- Поставленная задача 1
Какое блюдо, согласно тексту ниже, считалось фирменным блюдом Крыликовых?

- Текст документа

┌──

67

67

На четвёртом курсе было много спецпредметов, призванных готовить из нас специалистов-геологов. Кроме геологии и палеонтологии начался курс кристаллографии, геотектоники и ряда других дисциплин.

Следуя советам Сёмы, я твёрдо решил в следующем учебном году, когда уже непременно закончится война, перевестись в другой институт с учётом состояния своего здоровья. Больше всего мне хотелось поступить в какой-нибудь Одесский ВУЗ. Полюбился мне этот город у моря по рассказам Зюни и недолгому моему довоенному знакомству с ним.

Я надеялся после четвёртого курса уговорить Выдрина дать согласие на мой перевод, но несмотря на эти планы не изменил своего отношения к учёбе, в том числе и к предметам узкой геологической специализации.

Много времени отнимала общественная работа. Как секретарю комсомольской организации института приходилось участвовать в собраниях городских активов, в работе пленумов горкома комсомола, в заседаниях учёного Совета института.

Инна часто приглашала меня домой по выходным и праздничным дням, чтобы угостить обедом, который, наверное, специально для меня готовила с Надей. Когда я хвалил удивительно вкусные закуски и разнообразные горячие блюда, Инна относила благодарные отзывы в адрес своей сестры, которая отличалась, по её словам, редкими способностями сочинять рецепты и вкусно готовить. Надя же утверждала, что Инна владеет не меньшим талантом поварского искусства, и в том, что обеды получаются вкусными больше её заслуг. Трудно было в то голодное время не соблазниться очередным приглашением сестёр Крыликовых на воскресный или праздничный обед, но когда это стало повторяться каждое воскресенье, стал придумывать различные причины отказа. Я хорошо представлял себе, что стоило приготовление такого обеда, особенно если для него требовалось покупать на рынке мясо или рыбу. А без этих дорогих продуктов не обходился почти ни один из них. Мучила совесть, что ввожу сестёр в такие расходы, а сам я в то время участвовать в покупке продуктов или напитков был не в состоянии.

Инна понимала настоящие причины моих отказов от воскресных обедов в их доме и стала приносить еду к нам в общежитие. То винегрет или салат приготовит, то кашу рисовую или гречневую наварит, а то и кастрюлю украинского борща, что считался фирменным блюдом Крыликовых, принесёт. Всё это Инна готовила, конечно, на всех четырёх обитателей нашей комнаты, ибо хорошо знала, что здесь всё делится поровну.

Моим друзьям, особенно Лёне Шустеру и Рувке Фан-Юнгу, очень нравились эти блюда и они вообще были без ума от Инны.

└──

[Записи из коллекции]

┌──

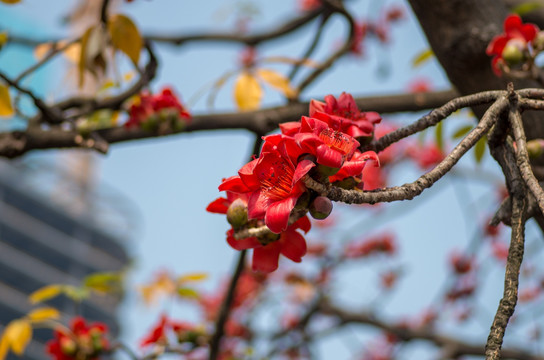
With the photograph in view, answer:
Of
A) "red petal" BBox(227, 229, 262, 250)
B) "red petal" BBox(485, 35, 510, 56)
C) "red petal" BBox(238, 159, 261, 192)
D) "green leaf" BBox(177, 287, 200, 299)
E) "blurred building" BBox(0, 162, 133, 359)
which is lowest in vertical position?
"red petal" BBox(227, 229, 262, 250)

└──

- Поставленная задача 2
Воспроизведите слово в слово все записи из коллекции, приведённые выше. Изображения в ответ не включайте.

- Правильный ответ 1
Украинский борщ.

- Правильный ответ 2
With the photograph in view, answer:
Of
A) "red petal" BBox(227, 229, 262, 250)
B) "red petal" BBox(485, 35, 510, 56)
C) "red petal" BBox(238, 159, 261, 192)
D) "green leaf" BBox(177, 287, 200, 299)
E) "blurred building" BBox(0, 162, 133, 359)
which is lowest in vertical position?
"red petal" BBox(227, 229, 262, 250)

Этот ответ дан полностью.